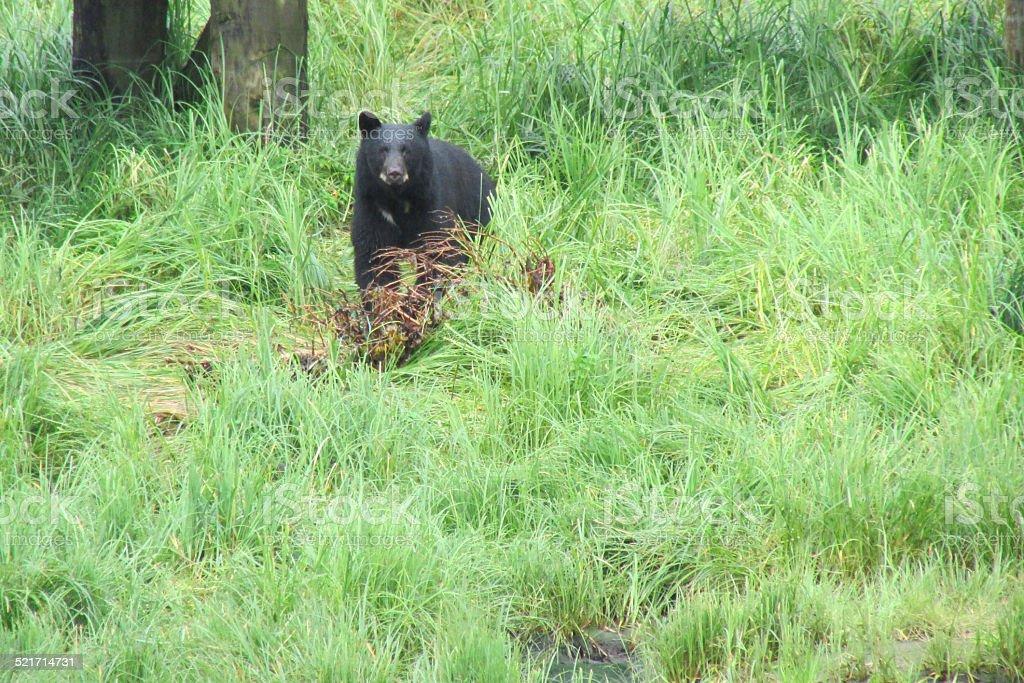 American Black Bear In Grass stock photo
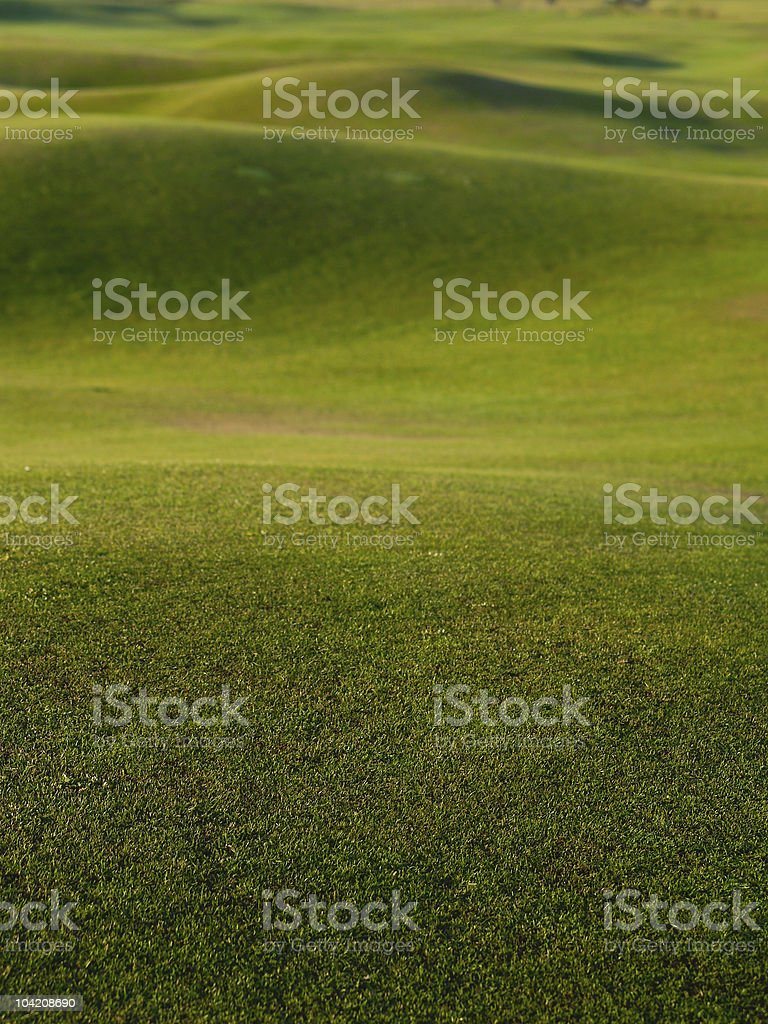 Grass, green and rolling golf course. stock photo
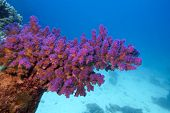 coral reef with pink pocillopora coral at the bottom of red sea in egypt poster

----------------

» **Assignment**
Your reply must match the data above line for line, except that it holds no pictures.

» **Response to the task**
 American Black Bear In Grass stock photo
 Grass, green and rolling golf course. stock photo
 coral reef with pink pocillopora coral at the bottom of red sea in egypt poster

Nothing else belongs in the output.